O'Callaghan Georgia, O'Dowd Alan, Simões-Franklin Cristina, Stapleton John, Newell Fiona N
Trinity College Institute of Neuroscience, School of Psychology, Trinity College Dublin, Dublin, Ireland.
Front Integr Neurosci. 2018 Jun 7;12:24. doi: 10.3389/fnint.2018.00024. eCollection 2018.
We investigated the neural underpinnings of texture categorisation using exemplars that were previously learned either within modalities (visual training and visual test) or across modalities (tactile training and visual test). Previous models of learning suggest a decrease in activation in brain regions that are typically involved in cognitive control during task acquisition, but a concomitant increase in activation in brain regions associated with the representation of the acquired information. In our study, participants were required to learn to categorise fabrics of different textures as either natural or synthetic. Training occurred over several sessions, with each fabric presented either visually or through touch to a participant. Pre- and post-training tests, in which participants categorised visual images only of the fabrics, were conducted during a functional magnetic resonance imaging (fMRI) scan. Consistent with previous research on cognitive processes involved in task acquisition, we found that categorisation training was associated with a decrease in activation in brain regions associated with cognitive systems involved in learning, including the superior parietal cortex, dorsal anterior cingulate cortex (dACC), and the right dorsolateral prefrontal cortex (DLFC). Moreover, these decreases were independent of training modality. In contrast, we found greater activation to visual textures in a region within the left medial occipital cortex (MOC) following training. There was no overall evidence of an effect of training modality in the main analyses, with texture-specific regional changes associated with both within- (visual) and cross- (touch) modal training. However, further analyses suggested that, unlike categorisation performance following within-modal training, crossmodal training was associated with bilateral activation of the MOC. Our results support previous evidence for a multisensory representation of texture within early visual regions of the cortex and provide insight into how multisensory categories are formed in the brain.

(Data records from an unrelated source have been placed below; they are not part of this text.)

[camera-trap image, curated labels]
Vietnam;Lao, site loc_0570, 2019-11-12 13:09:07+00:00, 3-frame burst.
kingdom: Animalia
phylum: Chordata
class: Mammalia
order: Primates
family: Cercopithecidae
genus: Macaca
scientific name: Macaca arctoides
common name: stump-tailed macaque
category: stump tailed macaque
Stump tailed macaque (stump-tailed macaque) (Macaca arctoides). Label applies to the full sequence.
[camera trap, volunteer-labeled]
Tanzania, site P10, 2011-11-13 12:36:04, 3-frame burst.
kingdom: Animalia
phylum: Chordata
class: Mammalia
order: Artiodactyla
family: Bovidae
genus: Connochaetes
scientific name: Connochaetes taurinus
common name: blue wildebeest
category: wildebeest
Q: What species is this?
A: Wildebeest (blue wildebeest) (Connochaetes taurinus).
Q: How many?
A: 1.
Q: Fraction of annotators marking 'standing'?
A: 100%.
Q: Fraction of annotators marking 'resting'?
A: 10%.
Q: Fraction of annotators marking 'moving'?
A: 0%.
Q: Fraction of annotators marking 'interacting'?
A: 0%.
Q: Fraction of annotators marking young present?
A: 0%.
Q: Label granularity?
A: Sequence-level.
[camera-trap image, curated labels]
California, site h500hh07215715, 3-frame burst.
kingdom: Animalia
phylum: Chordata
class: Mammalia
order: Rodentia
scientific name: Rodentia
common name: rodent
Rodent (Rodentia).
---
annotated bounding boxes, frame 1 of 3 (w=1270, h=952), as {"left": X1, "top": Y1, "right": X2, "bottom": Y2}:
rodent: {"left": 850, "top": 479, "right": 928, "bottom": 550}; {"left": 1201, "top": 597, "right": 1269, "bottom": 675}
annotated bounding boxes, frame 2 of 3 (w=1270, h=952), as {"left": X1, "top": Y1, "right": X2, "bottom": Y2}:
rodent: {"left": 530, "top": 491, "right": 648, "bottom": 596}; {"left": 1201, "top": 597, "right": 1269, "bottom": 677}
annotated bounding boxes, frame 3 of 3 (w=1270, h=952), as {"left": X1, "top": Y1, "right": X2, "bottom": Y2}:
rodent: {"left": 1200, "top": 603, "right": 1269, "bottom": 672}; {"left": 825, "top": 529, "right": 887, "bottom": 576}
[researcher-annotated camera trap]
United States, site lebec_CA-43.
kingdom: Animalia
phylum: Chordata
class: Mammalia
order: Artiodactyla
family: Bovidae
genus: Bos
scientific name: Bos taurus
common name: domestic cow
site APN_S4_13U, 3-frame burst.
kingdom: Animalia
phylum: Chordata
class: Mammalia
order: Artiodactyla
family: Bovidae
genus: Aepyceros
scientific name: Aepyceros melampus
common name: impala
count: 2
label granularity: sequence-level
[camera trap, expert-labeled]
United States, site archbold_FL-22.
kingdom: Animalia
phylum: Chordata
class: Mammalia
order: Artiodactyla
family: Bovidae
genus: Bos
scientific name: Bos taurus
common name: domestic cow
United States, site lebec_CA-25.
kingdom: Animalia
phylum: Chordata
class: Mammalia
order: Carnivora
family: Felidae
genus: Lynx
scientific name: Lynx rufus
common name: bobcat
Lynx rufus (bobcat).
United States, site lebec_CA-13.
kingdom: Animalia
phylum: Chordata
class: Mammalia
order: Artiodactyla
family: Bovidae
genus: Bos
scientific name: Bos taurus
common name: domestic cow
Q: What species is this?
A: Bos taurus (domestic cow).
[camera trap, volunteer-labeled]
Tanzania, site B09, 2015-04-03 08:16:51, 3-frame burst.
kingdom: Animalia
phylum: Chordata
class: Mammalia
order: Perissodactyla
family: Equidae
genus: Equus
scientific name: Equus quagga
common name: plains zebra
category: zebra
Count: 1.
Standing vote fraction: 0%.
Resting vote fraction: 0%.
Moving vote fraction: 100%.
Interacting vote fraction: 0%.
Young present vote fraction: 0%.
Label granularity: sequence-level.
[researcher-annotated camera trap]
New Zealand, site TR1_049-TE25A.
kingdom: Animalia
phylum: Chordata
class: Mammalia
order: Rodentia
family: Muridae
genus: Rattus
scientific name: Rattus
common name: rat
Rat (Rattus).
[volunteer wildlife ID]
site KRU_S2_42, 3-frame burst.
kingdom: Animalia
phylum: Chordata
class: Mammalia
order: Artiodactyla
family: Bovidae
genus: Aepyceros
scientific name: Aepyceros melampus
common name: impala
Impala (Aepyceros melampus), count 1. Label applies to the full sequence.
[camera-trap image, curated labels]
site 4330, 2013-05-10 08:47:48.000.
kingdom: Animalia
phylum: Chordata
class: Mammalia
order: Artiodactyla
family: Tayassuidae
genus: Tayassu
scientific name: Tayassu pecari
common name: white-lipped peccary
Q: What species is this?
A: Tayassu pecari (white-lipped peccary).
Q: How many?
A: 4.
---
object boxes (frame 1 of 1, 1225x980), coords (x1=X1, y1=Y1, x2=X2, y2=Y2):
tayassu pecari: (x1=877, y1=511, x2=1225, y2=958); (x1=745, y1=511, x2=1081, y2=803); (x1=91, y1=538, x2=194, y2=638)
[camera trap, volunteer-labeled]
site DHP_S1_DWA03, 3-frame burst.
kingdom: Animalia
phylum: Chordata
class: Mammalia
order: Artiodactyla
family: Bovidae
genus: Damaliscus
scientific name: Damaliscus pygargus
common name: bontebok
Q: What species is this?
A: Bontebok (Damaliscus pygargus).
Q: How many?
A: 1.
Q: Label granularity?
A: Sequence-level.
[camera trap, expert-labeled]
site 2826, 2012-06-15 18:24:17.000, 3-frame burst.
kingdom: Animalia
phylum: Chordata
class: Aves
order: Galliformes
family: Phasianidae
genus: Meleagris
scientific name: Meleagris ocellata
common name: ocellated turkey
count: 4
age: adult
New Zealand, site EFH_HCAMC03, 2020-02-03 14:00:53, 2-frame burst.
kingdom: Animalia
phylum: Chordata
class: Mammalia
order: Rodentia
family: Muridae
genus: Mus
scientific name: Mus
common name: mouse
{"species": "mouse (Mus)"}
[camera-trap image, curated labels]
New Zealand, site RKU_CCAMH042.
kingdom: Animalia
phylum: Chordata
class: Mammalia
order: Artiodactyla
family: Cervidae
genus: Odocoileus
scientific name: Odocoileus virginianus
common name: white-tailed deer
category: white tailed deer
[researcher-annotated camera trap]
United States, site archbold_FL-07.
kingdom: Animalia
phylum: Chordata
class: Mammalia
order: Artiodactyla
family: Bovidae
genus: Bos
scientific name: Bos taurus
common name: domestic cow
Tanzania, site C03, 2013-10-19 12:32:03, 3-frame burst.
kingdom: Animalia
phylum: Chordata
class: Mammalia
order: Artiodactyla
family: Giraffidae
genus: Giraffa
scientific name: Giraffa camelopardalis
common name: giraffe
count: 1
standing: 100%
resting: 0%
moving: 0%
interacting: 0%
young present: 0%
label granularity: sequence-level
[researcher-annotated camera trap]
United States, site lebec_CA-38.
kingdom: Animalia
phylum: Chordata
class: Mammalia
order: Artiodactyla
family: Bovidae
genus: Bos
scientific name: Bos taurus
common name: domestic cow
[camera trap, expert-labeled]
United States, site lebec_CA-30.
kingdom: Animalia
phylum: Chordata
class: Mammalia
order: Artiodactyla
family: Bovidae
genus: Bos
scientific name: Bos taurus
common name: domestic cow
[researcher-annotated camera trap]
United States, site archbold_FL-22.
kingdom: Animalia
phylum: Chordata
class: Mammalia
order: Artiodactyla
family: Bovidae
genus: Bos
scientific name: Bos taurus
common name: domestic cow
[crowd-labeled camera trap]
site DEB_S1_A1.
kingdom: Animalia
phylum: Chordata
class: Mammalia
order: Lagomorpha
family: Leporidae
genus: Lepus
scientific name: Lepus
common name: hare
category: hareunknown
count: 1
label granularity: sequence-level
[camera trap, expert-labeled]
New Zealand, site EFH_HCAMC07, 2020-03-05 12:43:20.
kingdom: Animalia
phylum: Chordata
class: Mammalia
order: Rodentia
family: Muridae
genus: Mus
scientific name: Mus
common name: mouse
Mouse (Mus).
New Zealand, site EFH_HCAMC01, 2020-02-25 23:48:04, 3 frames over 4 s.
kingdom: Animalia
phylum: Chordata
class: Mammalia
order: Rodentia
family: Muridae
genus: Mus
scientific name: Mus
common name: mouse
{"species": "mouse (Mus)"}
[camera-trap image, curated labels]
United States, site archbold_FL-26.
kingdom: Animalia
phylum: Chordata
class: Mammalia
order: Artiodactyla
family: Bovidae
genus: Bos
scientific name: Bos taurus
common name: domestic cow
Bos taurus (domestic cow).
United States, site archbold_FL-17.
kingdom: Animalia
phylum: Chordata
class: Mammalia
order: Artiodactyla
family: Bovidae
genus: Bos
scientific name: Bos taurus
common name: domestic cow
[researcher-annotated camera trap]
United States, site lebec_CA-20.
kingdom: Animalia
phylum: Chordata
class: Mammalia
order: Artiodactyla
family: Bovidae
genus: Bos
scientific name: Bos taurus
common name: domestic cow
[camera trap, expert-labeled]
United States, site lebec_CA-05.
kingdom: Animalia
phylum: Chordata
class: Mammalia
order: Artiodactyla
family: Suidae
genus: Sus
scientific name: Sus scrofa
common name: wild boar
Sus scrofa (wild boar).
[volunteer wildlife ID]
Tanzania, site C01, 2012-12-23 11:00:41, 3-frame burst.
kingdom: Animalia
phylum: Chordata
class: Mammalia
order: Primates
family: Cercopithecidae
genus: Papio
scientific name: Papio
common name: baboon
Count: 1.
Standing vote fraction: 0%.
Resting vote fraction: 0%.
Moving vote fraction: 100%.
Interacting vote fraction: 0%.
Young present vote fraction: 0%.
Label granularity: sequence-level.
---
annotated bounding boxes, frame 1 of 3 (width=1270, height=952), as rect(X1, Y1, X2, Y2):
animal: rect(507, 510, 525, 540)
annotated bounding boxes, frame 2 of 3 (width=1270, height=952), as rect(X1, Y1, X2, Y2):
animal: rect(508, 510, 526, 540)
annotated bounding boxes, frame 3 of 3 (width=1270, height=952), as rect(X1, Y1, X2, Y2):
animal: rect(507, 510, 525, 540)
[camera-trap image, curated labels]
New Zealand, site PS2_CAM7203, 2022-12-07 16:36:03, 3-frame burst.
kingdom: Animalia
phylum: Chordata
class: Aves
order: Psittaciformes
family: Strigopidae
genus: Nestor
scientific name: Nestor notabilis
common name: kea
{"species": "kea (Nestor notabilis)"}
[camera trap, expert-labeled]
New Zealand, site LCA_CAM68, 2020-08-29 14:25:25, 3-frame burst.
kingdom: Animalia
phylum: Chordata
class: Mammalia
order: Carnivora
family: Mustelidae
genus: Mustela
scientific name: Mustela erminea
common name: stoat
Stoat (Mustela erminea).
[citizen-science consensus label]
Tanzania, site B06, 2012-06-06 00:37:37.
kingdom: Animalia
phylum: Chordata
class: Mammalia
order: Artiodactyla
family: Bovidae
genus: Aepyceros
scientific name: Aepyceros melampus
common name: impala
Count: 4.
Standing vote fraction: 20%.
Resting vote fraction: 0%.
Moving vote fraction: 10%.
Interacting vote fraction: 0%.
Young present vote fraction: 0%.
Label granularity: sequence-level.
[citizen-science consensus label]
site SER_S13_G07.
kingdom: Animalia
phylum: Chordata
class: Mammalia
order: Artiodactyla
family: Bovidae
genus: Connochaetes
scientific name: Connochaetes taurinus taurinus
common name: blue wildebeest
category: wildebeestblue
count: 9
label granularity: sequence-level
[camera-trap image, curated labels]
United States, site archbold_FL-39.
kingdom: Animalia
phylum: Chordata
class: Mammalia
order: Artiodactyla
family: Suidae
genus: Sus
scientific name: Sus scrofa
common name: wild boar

我们使用先前在模态内(视觉训练和视觉测试)或跨模态(触觉训练和视觉测试)学习的范例,研究了纹理分类的神经基础。先前的学习模型表明,在任务习得过程中,通常参与认知控制的脑区激活会减少,但与习得信息表征相关的脑区激活会相应增加。在我们的研究中,参与者被要求学习将不同质地的织物分类为天然或合成。训练分几个阶段进行,每种织物以视觉或触觉方式呈现给参与者。在功能磁共振成像(fMRI)扫描期间,进行了训练前和训练后的测试,参与者仅对织物的视觉图像进行分类。与先前关于任务习得中涉及的认知过程的研究一致,我们发现分类训练与与学习相关的认知系统脑区激活减少有关,包括顶上叶皮质、背侧前扣带回皮质(dACC)和右侧背外侧前额叶皮质(DLFC)。此外,这些减少与训练模态无关。相比之下,我们发现训练后左侧枕叶内侧皮质(MOC)内的一个区域对视觉纹理有更大的激活。在主要分析中,没有总体证据表明训练模态有影响,纹理特异性区域变化与模态内(视觉)和跨模态(触觉)训练都有关。然而,进一步分析表明,与模态内训练后的分类表现不同,跨模态训练与MOC的双侧激活有关。我们的结果支持了先前关于皮质早期视觉区域内纹理多感官表征的证据,并为大脑中多感官类别如何形成提供了见解。